This talk of torture sent
Connor’s fears spiraling out of her stomach. She’d lived through some tough
moments before, but nothing looked as bleak as this. Just last year she’d
filmed a feature story on foreign military torture tactics and knew too much
for her own good. She’d seen men much braver than herself break down and sob
uncontrollably when recounting the horrors they’d survived.
“Perhaps you should leave, then,”
General Lahgro said as he slipped on a pair of leather gloves.
The American didn’t move. “Do you
intend to kill her?”
The question sent Connor’s heart
to throbbing in her throat. She bit her tongue to stop herself from saying
something stupid in a move to feign bravery.
“I will need to kill her
eventually,” General Lahgro answered thoughtfully. “Do you need her kept
alive?”
“I’d like to question her.” The
American crossed the room to stand beside Connor. He took her chin in his hand
and lifted her face so he could stare into her eyes. “Perhaps I could have a
few minutes with her before you get started?”
General Lahgro wasn’t pleased,
but the American seemed to have some kind of power over him. He slowly drew off
his leather gloves. “I suppose you want privacy?”
“If you don’t mind.”
“Don’t kill her,” General Lahgro
warned before stepping out of the narrow, windowless room. The door closed with
a soft snap. Connor’s instincts told her that her situation hadn’t
improved...but how could that be? Didn’t this man say he worked for the United
States government? Wouldn’t he be bound by the Constitution to help her?

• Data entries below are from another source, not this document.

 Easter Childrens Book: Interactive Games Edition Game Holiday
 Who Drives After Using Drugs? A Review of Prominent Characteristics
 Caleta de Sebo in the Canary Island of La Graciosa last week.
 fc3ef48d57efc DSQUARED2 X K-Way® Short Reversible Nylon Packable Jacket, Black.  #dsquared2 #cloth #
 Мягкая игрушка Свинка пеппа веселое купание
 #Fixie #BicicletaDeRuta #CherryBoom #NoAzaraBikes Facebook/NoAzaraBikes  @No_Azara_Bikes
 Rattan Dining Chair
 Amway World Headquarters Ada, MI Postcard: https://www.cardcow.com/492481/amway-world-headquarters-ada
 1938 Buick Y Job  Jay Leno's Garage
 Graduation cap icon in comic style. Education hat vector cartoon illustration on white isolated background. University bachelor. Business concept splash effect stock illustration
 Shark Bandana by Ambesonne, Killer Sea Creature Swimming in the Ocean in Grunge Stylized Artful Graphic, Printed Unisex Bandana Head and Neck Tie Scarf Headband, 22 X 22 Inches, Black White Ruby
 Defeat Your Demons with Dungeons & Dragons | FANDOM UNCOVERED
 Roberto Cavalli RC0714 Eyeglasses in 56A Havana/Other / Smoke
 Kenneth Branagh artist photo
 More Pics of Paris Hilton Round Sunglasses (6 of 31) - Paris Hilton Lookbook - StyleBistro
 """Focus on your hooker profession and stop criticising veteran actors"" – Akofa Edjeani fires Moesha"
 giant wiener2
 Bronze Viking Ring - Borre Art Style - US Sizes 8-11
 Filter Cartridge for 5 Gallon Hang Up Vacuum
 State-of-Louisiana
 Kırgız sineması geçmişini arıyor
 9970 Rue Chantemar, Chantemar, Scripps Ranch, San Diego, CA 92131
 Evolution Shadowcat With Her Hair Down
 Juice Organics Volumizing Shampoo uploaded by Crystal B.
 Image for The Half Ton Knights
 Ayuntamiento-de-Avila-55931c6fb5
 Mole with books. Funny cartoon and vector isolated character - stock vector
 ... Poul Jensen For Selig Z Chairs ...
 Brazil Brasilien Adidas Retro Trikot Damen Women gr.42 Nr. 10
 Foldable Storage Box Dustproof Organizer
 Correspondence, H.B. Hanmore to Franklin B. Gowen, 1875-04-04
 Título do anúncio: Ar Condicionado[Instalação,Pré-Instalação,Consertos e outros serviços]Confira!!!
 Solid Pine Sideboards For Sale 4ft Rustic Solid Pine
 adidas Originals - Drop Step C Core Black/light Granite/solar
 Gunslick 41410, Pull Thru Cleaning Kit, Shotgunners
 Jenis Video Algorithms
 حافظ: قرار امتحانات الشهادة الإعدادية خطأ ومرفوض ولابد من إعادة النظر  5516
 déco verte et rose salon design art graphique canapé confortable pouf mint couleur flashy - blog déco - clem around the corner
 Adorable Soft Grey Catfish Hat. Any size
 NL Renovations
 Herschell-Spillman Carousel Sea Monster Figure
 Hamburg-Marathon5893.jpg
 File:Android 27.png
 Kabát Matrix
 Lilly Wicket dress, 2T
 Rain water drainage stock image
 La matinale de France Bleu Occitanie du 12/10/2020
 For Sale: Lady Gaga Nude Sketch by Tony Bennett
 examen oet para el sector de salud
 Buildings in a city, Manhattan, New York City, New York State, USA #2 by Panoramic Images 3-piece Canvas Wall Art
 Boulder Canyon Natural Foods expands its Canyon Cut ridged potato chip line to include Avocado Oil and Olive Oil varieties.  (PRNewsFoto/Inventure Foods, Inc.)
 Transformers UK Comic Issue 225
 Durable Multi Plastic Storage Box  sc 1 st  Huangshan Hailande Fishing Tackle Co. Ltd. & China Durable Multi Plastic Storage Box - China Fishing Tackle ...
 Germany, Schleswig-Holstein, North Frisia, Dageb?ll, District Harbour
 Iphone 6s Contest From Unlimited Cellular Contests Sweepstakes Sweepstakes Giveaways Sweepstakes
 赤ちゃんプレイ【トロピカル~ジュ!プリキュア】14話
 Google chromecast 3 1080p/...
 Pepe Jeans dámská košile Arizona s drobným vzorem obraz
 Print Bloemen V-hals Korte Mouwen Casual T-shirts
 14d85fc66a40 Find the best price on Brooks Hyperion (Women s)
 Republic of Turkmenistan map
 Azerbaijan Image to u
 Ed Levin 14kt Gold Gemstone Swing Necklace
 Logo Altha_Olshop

“Who are you?” Connor whispered
the question. She’d meant to sound much more like a crass reporter, but her
fear had won control of her voice.
“I’m Taylor,” he said and
released her chin. He stepped away from her and leaned against a heavy wooden
table with several bloodied boxes scattered on top. The horrible little room
didn’t seem to affect him at all.
“Taylor,” Connor repeated his
name, just a first name. Though he technically answered the question, she was
no closer to knowing anything. “What is going on?”
“You’ve put your nose into
something dangerous.” He crossed his arms in front of his broad chest. “Tell
me, Connor. Why did they arrest you?”
“I don’t know!” she nearly
screamed. “I’d been given free access to report on this story about Rambudo
acquiring a nuclear bomb. President Mandudo personally invited me here to cover
the story!” She drew a deep breath. “Are you from the State Department?”
“No,” he said. “What were you
doing just before they arrested you?”
Connor hesitated before answering, wishing to see the whole picture. Who was this Taylor with no last name offered? Who did he represent?
Taylor leaned forward when she
remained silent. “If you tell me the truth now, you won’t have to suffer
General Lahgro’s twisted idea of entertainment.”
Connor swallowed hard, trying to
dislodge a lump clogging her throat. “A hatch,” she croaked.
“A hatch?” He sounded amused. A
patronizing smile tugged on his lips. Generally, such an expression would
inflame Connor. Right now, in this horrible little room, the look only
frightened her into babbling.
“I found a hatch in the middle of
the desert. The children had disappeared and I couldn’t figure out why.”
“Children?”
“They’d gone down the hatch. It
was cold down there. The soldiers didn’t want me to see what was down there.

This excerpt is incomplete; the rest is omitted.